In stark contrast to the rhetoric used by many sections of the Leave campaign, our argument wasn’t driven by fear and paranoia about migrant workers. A good number of the BFAWU’s membership is made up of workers not just from the EU, but from all corners of the world. They make a positive contribution to the industry that we represent. These people make a far larger and important contribution to our society and our communities than the wealthy Brexiteers, who sought to do nothing other than de-humanise them, cheered along by a rabid, right-wing press. 

Those who are calling for end to freedom of movement fail to realise that it’s people, rather than land and borders that makes the world we live in. Division works only in the interest of those that want to hold power, control, influence and wealth. Unfortunately, despite a rich history in terms of where division leads us, a good chunk of the UK population still falls for it. We believe that those who live and work here or in other countries should have their skills recognised and enjoy the same rights as those born in that country, including the democratic right to vote. 

Workers born outside of the UK contribute more than £328 million to the UK economy every day. Our NHS depends on their labour in order to keep it running; the leisure and hospitality industries depend on them in order to function; the food industry (including farming to a degree) is often propped up by their work.

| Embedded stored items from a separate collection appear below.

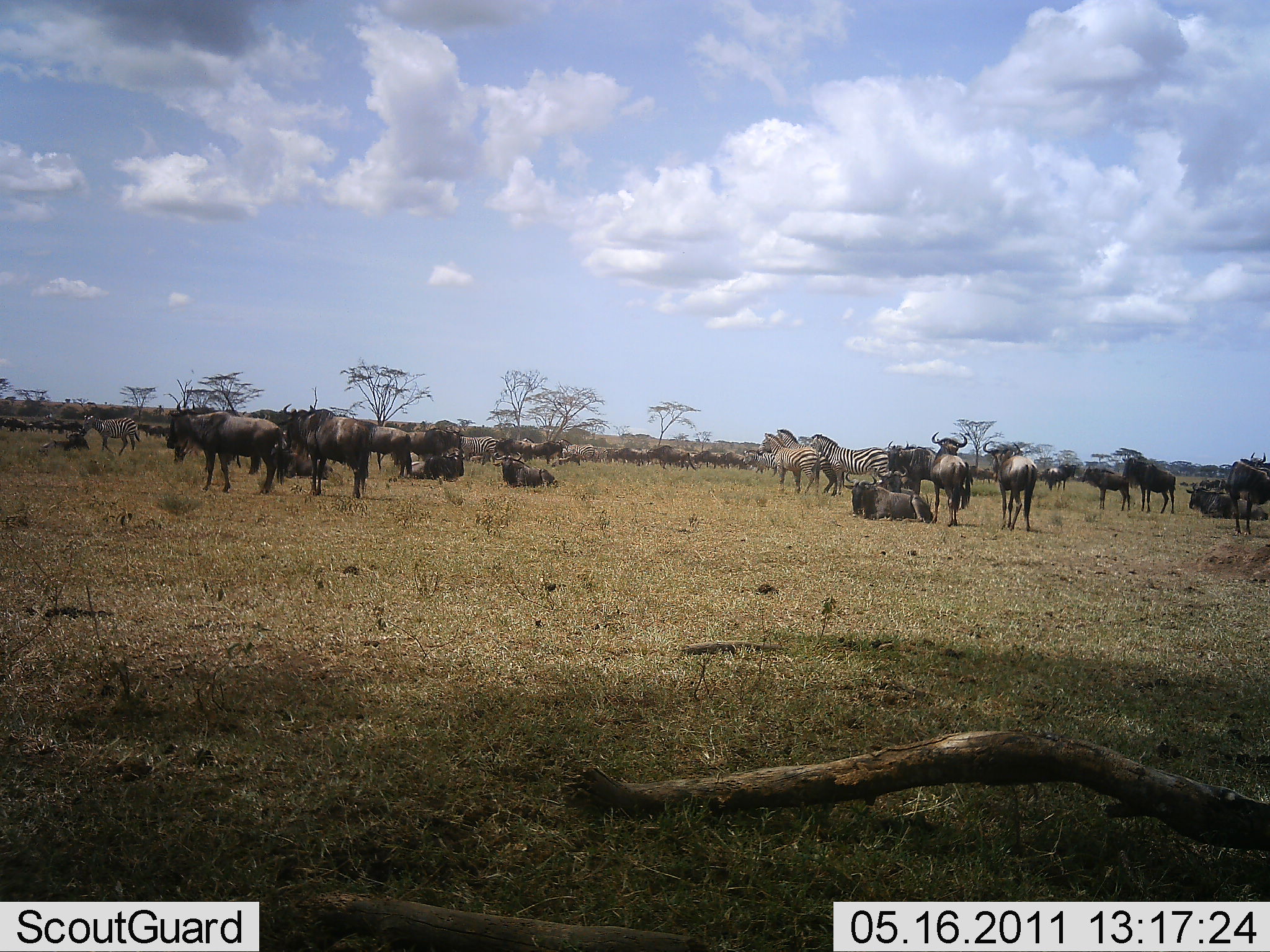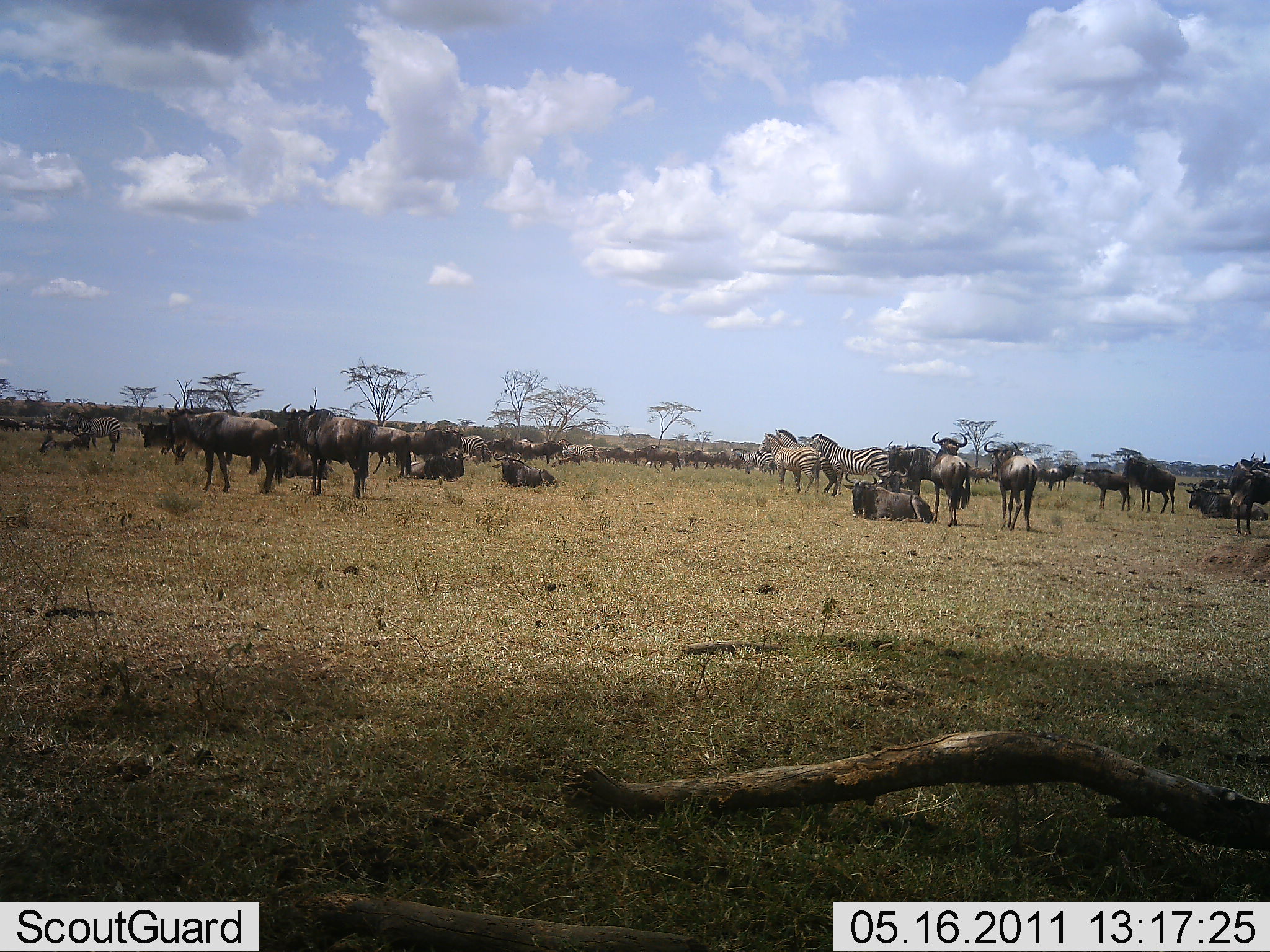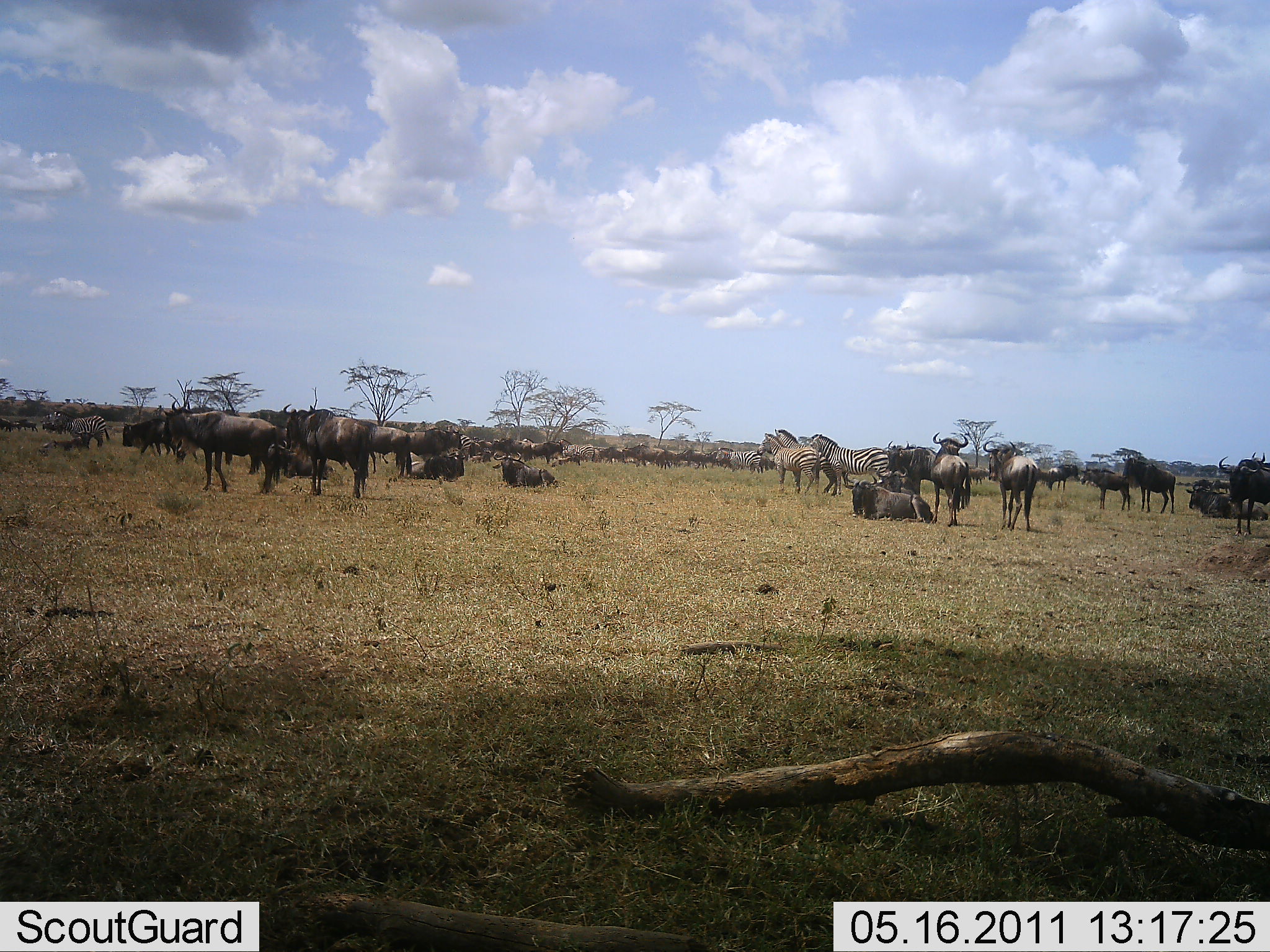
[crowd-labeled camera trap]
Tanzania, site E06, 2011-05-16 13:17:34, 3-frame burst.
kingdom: Animalia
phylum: Chordata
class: Mammalia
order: Artiodactyla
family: Bovidae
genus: Connochaetes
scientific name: Connochaetes taurinus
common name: blue wildebeest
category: wildebeest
Wildebeest (blue wildebeest) (Connochaetes taurinus), count 11-50. Behavior (volunteer vote fractions): standing 85%, resting 62%, moving 69%, interacting 8%. Young present (vote fraction): 0%. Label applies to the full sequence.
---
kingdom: Animalia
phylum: Chordata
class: Mammalia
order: Perissodactyla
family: Equidae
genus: Equus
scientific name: Equus quagga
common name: plains zebra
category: zebra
Zebra (plains zebra) (Equus quagga), count 6. Behavior (volunteer vote fractions): standing 77%, resting 15%, moving 54%, interacting 8%. Young present (vote fraction): 0%. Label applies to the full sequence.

The real architects of our misery and hardship reside in Westminster. It is they who introduced legislation designed to allow bosses to act with impunity and pay poverty wages. The only way we can really improve our lives is not as some would have you believe, by blaming other poor workers from other countries, it is through standing together in solidarity. By organising and combining that we become stronger as our fabulous members are showing through their decision to ballot for strike action in McDonalds.

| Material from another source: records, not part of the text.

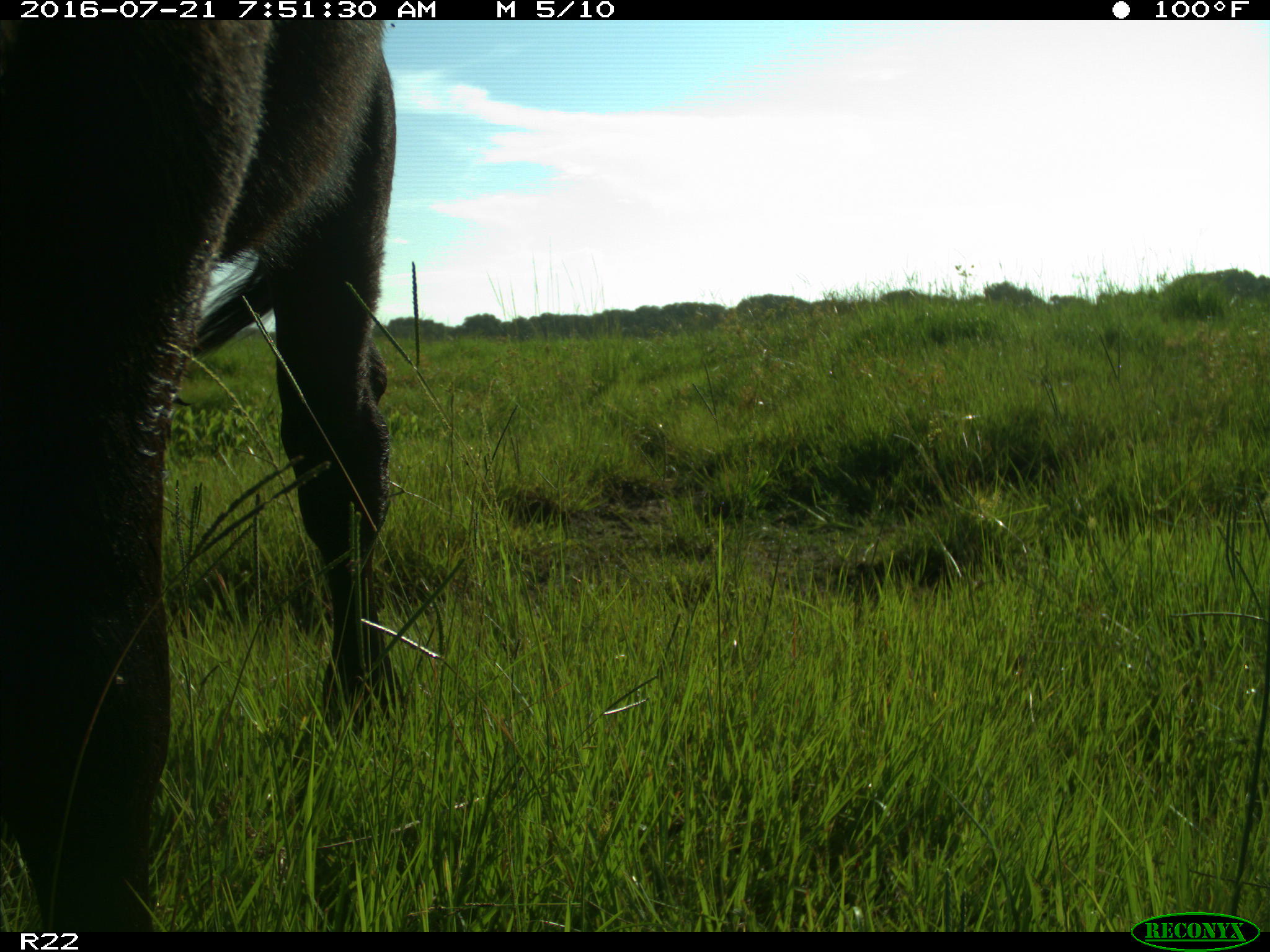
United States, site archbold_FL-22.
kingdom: Animalia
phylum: Chordata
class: Mammalia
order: Artiodactyla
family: Bovidae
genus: Bos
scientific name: Bos taurus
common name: domestic cow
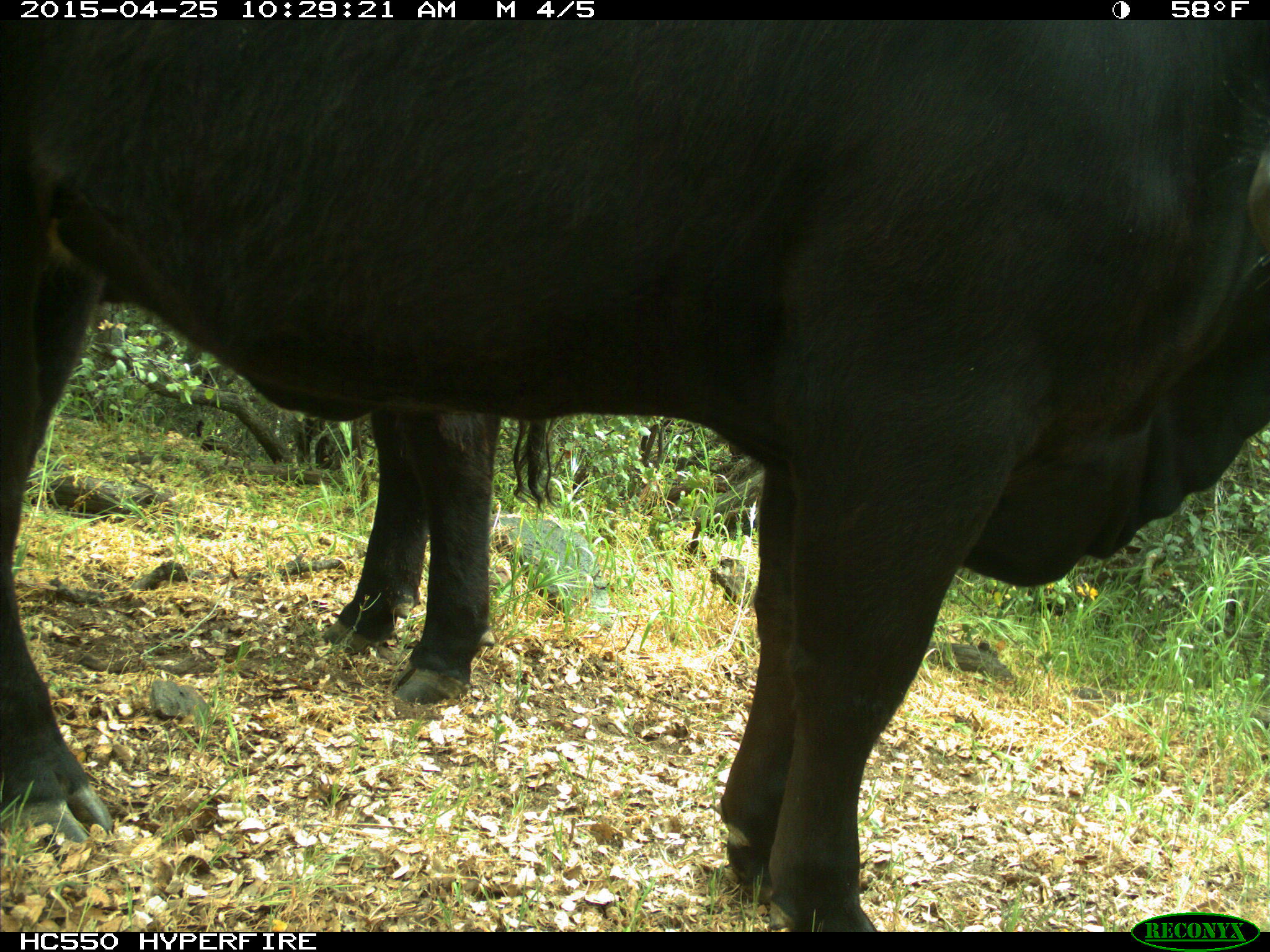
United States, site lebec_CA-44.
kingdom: Animalia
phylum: Chordata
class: Mammalia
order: Artiodactyla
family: Suidae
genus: Sus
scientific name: Sus scrofa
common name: wild boar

Our members in McDonalds are both born in the UK and outside the UK, and where the bosses have separated groups of workers by pitting certain nationalities against each other, the workers organised have stood together and fought to win change for all, even organising themed social events to welcome each other in the face of the bosses ‘attempts to create divisions in the workplace.

Our union has held the long term view that we should have a planned economy with an ability to own and control the means of production. Our members saw the EU as a gravy train, working in the interests of wealthy elites and industrial scale tax avoidance. They felt that leaving the EU would give the UK the best opportunity to renationalise our key industries and begin a programme of manufacturing on a scale that would allow us to be self-sufficient and independent while enjoying solid trading relationships with other countries. Obviously, a key component in terms of facilitating this is continued freedom of movement.

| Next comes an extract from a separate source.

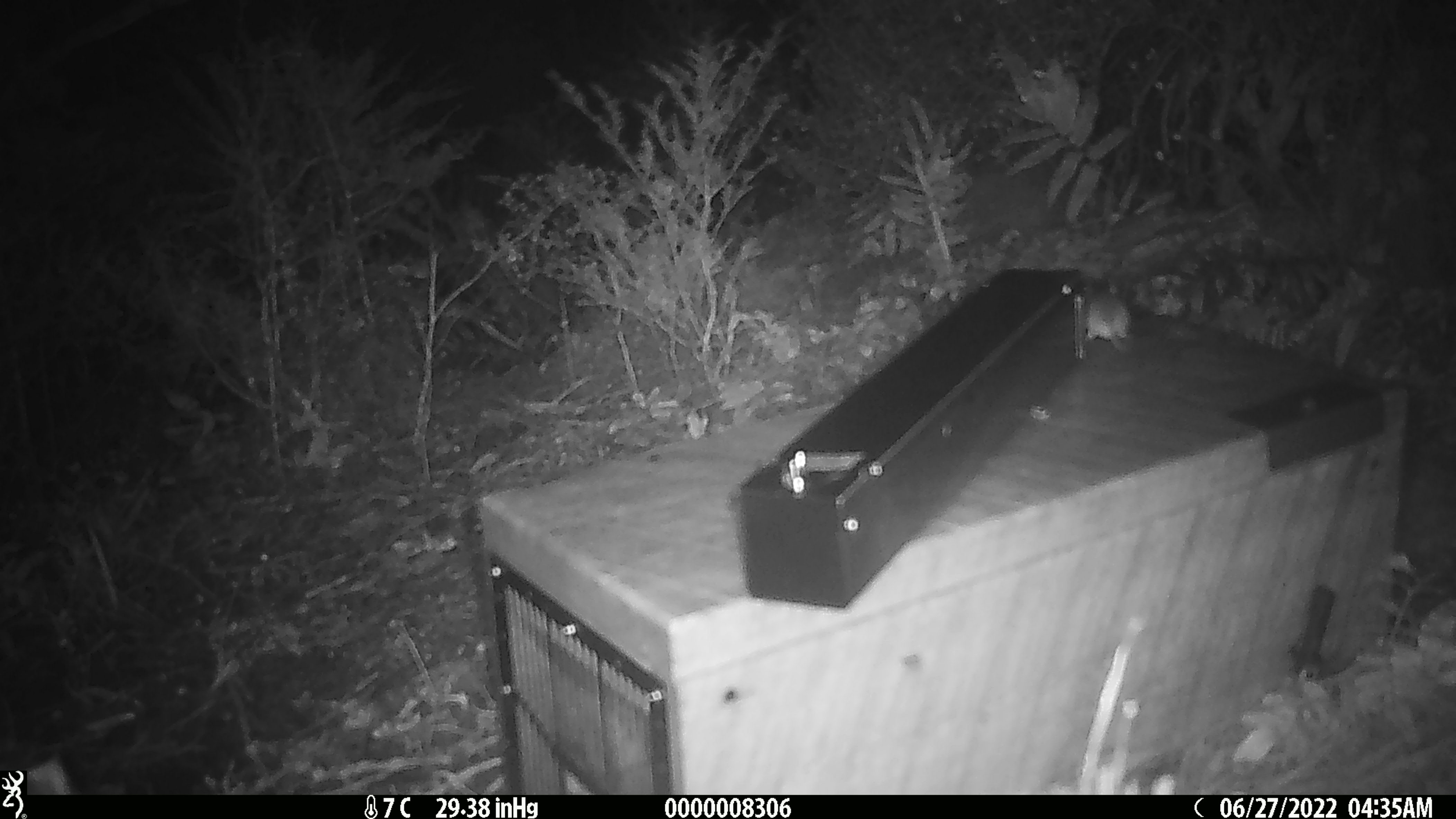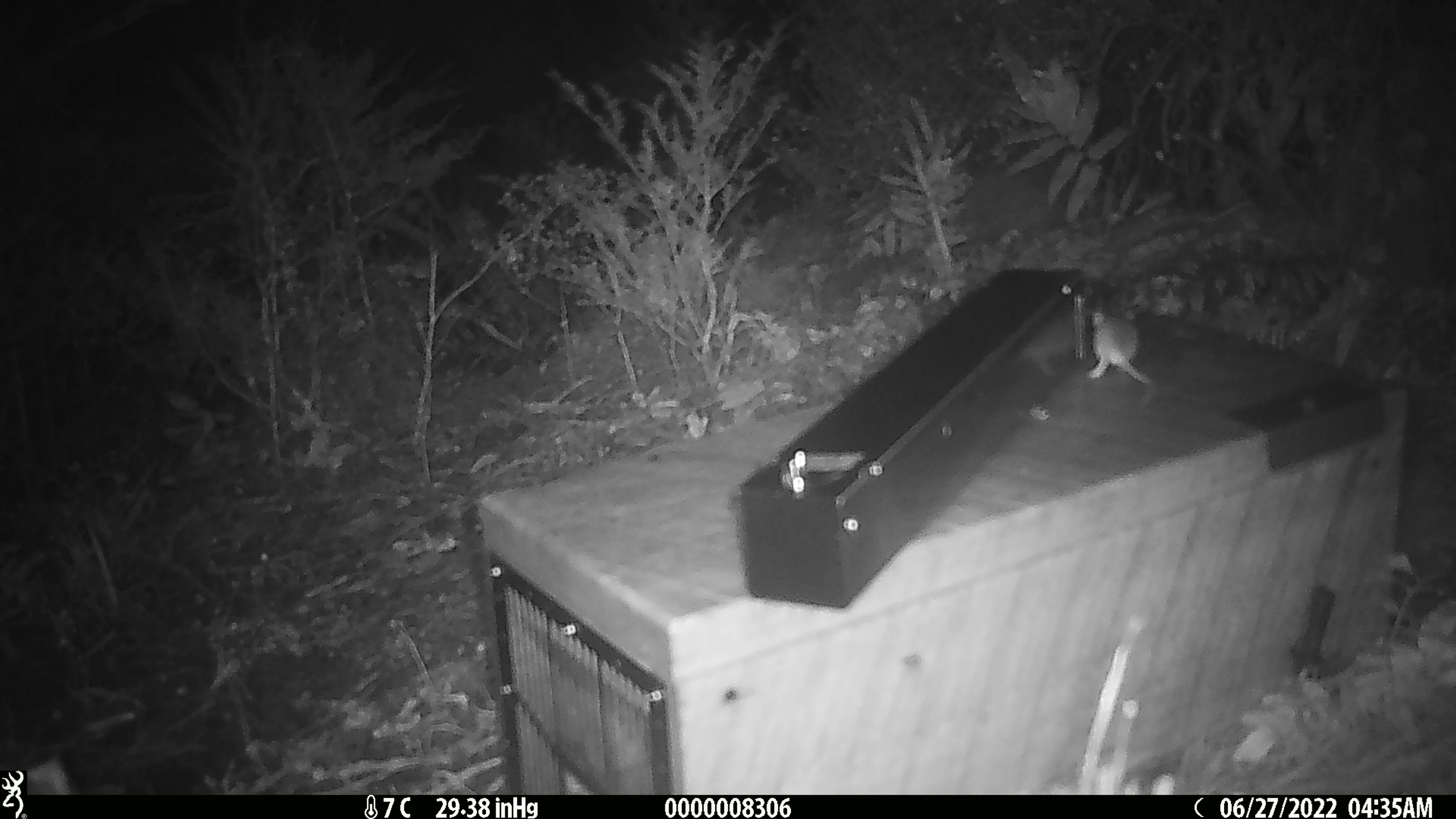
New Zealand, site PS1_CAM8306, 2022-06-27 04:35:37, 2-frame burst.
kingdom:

Many of our members come from communities that voted to leave the EU. They are a reflection of real life that the movers and shakers in both the Leave and Remain campaigns took for granted. We weren’t surprised by the outcome of the EU referendum; after decades of politicians heaping blame on the EU for everything from the shape of fruit to personal hardship, what else could we possibly expect? However, we cannot allow migrant labour to remain as a political football to give succour to the prejudices of the uninformed. Given the same rights and freedoms as UK citizens, foreign workers have the ability to ensure that the UK actually makes a success of Brexit, one that benefits the many, rather than the few.

Ian Hodon is President of the Bakers and Allied Food Workers Union and founding signatory of the Labour Campaign for Free Movement.